Maryland Robotics Center Seminar: Noah Cowan "Feedback Controllers in Locomoting Animals"
Friday, November 2, 2012
11:00 a.m.-12:00 p.m. 2168 A.V. Williams Building
For More Information:
301 405 4419 firstname.lastname@example.org
Maryland Robotics Center Seminar Series Identification of Feedback Controllers in Locomoting Animals
| Video |
Noah J. Cowan Associate Professor, Mechanical Engineering Johns Hopkins University
Host Derek Paley
Abstract Quality system identification of animal motor behavior requires the ability to systematically and richly perturb multiple sensory and motor systems while many individual animals (N>4) each perform tens of thousands (N>10,000) of locomotor cycles (wingbeats, strides, etc). Behaviors in which the animal actively regulates sensory signals to desired equilibria allow for precisely this sort of input--output system identification. And, the beauty of perturbing around steady-state equilibria is that these behaviors might afford relatively simple (and therefore robust) tools for their analysis, like frequency-domain methods. This may even be possible for periodic (limit cycle) dynamics by using harmonic transfer function analysis as is being explored in collaboration with University of Maryland researchers.
In this talk, I report on a wide variety of projects in which such system identification has led to new insights in the neural control across taxa (fish, flies, moths, and people). Some of our systems are special because they involve sensorimotor control but no movement, allowing us to identify neural dynamics without the confound of the locomotor plant. Working with neurophysiologists, our ultimate goal is to identify the neural mechanisms that underly the controllers we discover via system identification.
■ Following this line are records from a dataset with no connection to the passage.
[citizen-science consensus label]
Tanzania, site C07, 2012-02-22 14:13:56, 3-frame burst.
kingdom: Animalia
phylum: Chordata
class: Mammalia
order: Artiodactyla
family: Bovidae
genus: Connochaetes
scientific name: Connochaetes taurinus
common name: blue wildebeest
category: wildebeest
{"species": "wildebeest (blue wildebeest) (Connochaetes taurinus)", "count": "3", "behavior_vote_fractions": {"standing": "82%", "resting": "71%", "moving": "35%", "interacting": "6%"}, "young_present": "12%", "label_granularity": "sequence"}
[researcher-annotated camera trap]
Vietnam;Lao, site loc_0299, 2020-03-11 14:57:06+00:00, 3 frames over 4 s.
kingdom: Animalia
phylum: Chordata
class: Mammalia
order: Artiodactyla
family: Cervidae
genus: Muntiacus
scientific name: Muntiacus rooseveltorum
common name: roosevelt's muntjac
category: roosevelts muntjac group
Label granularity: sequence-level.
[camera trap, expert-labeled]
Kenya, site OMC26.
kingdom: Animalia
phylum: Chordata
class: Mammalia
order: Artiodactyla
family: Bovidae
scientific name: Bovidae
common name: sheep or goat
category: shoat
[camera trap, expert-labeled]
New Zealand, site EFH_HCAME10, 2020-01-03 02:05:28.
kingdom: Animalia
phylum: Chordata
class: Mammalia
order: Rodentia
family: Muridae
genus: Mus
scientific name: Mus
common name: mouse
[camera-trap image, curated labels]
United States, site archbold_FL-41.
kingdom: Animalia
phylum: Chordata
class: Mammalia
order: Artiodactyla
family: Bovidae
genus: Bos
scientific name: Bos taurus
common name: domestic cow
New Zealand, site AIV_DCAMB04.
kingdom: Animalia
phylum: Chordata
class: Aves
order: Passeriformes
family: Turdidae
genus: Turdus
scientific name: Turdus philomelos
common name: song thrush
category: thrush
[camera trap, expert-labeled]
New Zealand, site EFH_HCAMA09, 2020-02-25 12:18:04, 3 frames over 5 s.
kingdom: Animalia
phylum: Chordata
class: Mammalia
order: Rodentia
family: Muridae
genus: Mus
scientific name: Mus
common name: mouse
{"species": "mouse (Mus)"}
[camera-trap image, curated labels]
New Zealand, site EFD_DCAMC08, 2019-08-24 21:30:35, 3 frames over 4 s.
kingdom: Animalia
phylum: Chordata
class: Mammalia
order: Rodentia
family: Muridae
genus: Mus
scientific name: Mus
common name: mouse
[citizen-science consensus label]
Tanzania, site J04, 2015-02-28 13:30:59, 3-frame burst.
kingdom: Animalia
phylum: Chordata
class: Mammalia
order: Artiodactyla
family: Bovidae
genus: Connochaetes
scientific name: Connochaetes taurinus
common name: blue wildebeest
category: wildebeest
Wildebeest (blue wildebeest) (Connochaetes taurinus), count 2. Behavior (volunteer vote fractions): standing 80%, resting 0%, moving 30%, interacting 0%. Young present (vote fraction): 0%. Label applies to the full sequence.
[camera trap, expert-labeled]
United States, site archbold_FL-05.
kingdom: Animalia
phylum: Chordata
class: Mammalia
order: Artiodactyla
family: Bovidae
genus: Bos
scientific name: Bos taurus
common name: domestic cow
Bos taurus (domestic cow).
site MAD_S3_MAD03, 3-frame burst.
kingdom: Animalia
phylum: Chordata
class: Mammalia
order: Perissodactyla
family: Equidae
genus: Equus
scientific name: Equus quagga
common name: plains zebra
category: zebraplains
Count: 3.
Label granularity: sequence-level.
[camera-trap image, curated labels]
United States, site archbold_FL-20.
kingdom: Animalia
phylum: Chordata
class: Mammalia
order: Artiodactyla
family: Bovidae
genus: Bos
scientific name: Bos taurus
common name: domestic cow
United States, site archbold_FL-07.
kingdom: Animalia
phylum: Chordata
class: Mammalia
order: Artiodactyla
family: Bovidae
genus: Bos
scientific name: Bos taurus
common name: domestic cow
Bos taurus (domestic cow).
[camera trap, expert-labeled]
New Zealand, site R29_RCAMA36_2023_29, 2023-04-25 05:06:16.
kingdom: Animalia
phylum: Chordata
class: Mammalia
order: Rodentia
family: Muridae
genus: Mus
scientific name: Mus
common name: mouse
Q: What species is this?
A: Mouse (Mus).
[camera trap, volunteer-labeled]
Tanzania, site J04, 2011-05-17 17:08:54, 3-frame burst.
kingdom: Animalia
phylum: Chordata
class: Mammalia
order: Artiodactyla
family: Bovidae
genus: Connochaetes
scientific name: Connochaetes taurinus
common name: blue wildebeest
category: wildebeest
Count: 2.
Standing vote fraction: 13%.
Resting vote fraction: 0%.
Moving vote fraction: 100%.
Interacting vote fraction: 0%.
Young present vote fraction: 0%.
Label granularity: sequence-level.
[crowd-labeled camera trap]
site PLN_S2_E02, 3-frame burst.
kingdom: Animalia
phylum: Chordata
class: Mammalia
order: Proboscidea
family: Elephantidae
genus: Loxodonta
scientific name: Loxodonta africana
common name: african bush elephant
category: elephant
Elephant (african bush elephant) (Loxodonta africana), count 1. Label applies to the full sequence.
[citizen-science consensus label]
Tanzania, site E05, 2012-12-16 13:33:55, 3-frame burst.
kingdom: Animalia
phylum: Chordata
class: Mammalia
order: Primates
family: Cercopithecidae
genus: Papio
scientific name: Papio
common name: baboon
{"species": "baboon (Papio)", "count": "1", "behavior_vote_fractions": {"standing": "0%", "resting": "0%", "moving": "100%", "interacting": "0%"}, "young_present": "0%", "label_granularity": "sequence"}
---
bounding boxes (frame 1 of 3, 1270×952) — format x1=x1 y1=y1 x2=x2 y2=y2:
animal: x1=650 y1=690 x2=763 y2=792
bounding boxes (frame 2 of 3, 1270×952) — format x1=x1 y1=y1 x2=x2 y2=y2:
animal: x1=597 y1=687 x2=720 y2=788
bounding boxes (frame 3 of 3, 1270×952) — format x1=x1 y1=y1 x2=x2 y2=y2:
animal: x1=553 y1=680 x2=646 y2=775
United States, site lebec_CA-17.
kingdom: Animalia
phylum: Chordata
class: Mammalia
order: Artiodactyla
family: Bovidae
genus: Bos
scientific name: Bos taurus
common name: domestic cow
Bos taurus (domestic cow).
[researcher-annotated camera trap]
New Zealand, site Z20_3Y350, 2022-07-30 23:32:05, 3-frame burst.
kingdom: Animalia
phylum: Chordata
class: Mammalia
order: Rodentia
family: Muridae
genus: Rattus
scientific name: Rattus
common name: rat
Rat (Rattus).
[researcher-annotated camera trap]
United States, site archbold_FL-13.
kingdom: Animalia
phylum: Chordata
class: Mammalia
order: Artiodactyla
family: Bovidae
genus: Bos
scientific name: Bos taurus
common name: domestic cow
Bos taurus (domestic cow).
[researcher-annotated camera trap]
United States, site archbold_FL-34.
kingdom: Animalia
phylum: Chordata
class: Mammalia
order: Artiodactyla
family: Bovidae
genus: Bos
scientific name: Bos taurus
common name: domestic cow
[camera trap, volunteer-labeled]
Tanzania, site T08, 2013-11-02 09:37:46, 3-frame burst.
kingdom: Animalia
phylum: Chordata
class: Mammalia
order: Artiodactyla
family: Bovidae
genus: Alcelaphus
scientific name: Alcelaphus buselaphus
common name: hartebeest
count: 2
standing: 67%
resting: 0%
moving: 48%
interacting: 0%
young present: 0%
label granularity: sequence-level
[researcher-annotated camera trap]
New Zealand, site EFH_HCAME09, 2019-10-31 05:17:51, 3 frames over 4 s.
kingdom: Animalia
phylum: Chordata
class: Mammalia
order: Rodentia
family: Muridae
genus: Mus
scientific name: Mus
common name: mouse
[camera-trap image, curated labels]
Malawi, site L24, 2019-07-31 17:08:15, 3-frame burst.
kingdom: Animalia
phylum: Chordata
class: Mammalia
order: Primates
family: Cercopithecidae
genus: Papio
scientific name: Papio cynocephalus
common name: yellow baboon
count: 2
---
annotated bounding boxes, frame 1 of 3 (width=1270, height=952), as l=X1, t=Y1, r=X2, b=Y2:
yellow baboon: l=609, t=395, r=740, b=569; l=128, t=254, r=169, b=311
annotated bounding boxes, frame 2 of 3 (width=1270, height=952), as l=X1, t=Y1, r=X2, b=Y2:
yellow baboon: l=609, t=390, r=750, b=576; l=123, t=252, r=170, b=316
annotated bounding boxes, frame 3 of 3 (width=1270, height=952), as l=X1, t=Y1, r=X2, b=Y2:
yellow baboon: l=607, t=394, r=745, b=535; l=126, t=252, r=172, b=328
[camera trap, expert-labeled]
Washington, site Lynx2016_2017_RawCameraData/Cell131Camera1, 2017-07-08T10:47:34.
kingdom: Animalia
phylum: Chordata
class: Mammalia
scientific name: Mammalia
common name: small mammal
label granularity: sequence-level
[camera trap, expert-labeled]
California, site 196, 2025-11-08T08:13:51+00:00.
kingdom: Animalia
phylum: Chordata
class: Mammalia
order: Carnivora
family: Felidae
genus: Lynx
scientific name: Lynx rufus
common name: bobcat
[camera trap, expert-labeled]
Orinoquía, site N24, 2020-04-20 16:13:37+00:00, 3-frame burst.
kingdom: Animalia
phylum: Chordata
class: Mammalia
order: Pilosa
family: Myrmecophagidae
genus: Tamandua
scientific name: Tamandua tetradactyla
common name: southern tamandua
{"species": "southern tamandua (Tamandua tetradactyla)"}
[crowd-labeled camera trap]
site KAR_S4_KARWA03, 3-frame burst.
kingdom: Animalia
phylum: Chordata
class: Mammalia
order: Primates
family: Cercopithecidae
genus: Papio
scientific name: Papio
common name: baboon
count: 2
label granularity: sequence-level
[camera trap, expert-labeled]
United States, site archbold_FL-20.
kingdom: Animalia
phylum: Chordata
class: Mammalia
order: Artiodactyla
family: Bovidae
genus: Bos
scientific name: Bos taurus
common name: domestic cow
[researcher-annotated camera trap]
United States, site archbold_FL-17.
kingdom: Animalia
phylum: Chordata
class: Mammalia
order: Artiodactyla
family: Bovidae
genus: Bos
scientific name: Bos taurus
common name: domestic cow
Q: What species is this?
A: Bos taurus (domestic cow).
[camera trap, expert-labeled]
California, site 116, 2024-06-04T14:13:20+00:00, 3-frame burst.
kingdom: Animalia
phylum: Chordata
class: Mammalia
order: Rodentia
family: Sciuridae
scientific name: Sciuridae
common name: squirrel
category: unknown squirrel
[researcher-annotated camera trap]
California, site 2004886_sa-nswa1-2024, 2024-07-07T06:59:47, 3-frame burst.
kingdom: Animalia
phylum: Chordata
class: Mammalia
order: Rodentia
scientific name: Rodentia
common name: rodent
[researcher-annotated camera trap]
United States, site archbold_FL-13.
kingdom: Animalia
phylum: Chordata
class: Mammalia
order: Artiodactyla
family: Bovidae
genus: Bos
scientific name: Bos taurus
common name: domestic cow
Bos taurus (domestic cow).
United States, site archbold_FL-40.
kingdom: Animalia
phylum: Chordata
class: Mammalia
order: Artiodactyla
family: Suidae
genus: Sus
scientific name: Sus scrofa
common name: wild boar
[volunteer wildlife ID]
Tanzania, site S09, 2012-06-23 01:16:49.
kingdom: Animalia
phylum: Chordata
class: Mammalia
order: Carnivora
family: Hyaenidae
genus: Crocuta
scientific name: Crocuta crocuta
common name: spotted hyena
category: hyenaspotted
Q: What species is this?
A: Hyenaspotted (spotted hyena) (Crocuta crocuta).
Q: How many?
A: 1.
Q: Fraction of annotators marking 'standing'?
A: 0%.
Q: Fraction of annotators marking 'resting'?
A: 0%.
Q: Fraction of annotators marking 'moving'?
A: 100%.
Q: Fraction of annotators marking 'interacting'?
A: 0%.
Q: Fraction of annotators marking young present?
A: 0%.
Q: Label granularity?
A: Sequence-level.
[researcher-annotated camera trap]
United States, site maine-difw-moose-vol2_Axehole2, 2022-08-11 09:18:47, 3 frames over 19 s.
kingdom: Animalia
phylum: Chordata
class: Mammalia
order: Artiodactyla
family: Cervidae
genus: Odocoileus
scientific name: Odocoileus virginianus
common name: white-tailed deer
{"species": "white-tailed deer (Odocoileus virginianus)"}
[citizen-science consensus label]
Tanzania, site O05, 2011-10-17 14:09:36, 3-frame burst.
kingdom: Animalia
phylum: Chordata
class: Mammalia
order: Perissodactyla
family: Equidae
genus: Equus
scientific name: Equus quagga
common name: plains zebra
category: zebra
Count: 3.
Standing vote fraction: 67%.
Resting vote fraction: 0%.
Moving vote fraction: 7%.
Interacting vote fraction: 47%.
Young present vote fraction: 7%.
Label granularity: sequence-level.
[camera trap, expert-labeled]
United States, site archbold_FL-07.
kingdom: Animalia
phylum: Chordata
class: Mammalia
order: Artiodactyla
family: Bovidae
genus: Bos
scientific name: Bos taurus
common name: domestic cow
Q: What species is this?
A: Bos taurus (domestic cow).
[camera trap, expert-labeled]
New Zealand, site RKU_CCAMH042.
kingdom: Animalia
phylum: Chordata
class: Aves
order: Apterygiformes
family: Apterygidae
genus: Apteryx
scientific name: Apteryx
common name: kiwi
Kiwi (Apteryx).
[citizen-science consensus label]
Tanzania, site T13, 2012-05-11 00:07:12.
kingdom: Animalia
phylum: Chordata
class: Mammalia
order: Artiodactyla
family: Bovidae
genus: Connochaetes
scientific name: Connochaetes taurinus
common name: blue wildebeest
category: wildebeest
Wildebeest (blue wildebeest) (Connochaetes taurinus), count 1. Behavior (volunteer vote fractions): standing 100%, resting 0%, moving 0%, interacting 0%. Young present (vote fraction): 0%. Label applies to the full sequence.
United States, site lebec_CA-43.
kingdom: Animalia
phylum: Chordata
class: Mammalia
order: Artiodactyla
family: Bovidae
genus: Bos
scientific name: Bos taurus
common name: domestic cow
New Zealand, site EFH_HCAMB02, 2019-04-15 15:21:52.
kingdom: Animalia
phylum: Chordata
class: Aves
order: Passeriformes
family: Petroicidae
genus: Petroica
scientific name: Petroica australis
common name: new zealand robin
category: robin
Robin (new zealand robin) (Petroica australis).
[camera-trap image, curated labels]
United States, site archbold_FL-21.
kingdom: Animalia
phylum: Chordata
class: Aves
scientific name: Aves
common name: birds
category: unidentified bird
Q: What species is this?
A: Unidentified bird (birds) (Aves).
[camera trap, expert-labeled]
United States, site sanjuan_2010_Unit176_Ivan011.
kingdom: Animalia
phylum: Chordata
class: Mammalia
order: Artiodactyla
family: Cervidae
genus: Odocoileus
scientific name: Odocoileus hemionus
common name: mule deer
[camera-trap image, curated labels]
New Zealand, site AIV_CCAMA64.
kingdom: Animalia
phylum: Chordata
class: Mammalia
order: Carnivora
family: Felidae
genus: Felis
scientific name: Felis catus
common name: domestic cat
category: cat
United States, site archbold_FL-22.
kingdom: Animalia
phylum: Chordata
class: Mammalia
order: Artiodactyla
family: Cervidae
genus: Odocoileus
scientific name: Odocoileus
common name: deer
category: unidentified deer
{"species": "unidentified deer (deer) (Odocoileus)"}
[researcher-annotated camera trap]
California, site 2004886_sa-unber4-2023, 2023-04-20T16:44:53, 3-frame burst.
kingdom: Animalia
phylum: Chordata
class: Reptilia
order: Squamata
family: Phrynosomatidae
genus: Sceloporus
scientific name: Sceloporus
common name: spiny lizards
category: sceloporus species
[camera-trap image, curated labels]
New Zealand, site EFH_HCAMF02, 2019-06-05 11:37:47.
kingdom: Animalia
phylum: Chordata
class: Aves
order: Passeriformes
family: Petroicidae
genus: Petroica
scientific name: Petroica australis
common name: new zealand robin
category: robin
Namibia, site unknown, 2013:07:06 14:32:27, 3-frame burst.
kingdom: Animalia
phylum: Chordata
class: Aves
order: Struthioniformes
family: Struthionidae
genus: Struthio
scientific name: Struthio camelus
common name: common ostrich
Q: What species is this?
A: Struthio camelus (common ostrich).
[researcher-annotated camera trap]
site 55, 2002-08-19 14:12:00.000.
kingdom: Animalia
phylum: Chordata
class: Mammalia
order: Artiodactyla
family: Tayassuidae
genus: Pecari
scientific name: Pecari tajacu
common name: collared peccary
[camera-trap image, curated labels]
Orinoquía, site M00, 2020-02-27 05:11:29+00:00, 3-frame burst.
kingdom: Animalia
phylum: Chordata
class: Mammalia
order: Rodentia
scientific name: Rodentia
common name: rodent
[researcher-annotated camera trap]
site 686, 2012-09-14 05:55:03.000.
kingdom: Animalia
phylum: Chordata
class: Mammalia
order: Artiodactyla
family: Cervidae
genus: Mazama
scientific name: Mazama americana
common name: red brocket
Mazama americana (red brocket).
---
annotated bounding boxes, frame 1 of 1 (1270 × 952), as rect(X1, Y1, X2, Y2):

Biography Noah J. Cowan received a B.S. degree from the Ohio State University, Columbus, in 1995, and M.S. and Ph.D. degrees from the University of Michigan, Ann Arbor, in 1997 and 2001 all in electrical engineering. Following his Ph.D., he was a Postdoctoral Fellow in Integrative Biology at the University of California, Berkeley for 2 years. In 2003, he joined the mechanical engineering department at Johns Hopkins University, Baltimore, MD, where he is now an Associate Professor. Prof. Cowan's research interests include mechanics and multisensory control in animals and machines. Prof. Cowan received the NSF PECASE award in 2010, the James S. McDonnell Foundation Scholar Award in Complex Systems in 2012, and the William H. Huggins Award for excellence in teaching in 2004.